Prove by induction $ 1 + 3 + 5 ... + (2n - 1) = n^2, \forall n\in \Bbb Z $
(This is the exact question taken from my Discrete Math class final exam, i don't misread anything)
I could prove it if it was $ \forall n \in \Bbb N^\ast $, however. But it was $\forall n\in \Bbb Z$. So what happen if $n\le0$. Could anyone clarify it for me? Thanks in advance for any help you are able to provide.
On
You want to prove that $\sum_{1 \le k \le n} (2 k - 1) = n^2$ by induction over $n$.
Base: When $n = 1$, it reduces to $1 = 1^2$, which is true.
Induction: Assume it is true for $n = m$, consider the next case:
$\begin{align} \sum_{1 \le k \le m + 1} (2 k - 1) &= \sum_{1 \le k \le m} (2 k - 1) + 2 m + 1 \\ &= m^2 + 2 m + 1 \\ &= (m + 1)^2 \end{align}$
Thus the purported identity is valid for $n = m + 1$.

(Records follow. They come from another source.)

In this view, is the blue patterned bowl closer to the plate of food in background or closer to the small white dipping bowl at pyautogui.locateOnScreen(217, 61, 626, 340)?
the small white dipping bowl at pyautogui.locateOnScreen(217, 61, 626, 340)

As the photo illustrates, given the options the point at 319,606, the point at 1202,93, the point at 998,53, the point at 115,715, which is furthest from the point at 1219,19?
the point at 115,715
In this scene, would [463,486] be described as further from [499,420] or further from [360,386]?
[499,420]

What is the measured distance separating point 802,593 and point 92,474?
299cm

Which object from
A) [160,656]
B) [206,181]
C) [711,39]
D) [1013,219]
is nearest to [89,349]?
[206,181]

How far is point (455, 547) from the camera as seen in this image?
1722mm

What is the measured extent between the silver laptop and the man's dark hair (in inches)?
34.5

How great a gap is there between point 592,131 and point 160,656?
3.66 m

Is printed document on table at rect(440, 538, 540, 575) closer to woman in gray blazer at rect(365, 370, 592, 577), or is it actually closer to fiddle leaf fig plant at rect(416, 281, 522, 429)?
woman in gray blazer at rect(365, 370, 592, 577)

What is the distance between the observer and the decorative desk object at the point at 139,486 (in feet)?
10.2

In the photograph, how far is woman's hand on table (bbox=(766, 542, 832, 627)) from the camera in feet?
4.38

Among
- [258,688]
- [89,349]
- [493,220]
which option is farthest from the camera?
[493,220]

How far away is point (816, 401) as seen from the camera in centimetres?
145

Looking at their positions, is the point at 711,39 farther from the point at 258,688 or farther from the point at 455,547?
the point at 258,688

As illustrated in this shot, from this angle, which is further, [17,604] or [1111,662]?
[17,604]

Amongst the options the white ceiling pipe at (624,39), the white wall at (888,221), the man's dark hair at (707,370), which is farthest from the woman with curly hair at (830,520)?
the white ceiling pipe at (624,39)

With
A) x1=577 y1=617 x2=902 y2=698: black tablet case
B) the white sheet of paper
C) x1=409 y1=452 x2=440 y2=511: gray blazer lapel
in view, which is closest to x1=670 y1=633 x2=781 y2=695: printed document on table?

By induction, we conclude that it is valid for $n \in \mathbb{N}$.
On
This question is unclear. Is it
\begin{cases} \sum_{i=0}^n 2i+1, & \text{if $n$ is positive} \\[2ex] -1 \cdot \sum_{i=0}^n 2i+1, & \text{if $n$ is negative} \end{cases}
or
$$\sum_{i=0}^{|n|} 2i+1$$
or something else completely? In the third case, I can't help you. In the first case, it is false due to the fact that for all $n \in \Bbb Z$, $n^2$ is positive or equal to 0. In the second case, it is true due to the proof by induction by @vonbrand above me and due to the fact that for all $n \in \Bbb N, n^2 = (-n)^2.$
You should read the series as ${\displaystyle\sum_{1 \le i \le n}} (2i-1)$. When $n < 1$ it's the empty sum, $0$. So the statement is, in fact, false for $n < 0$, though true for $n=0$.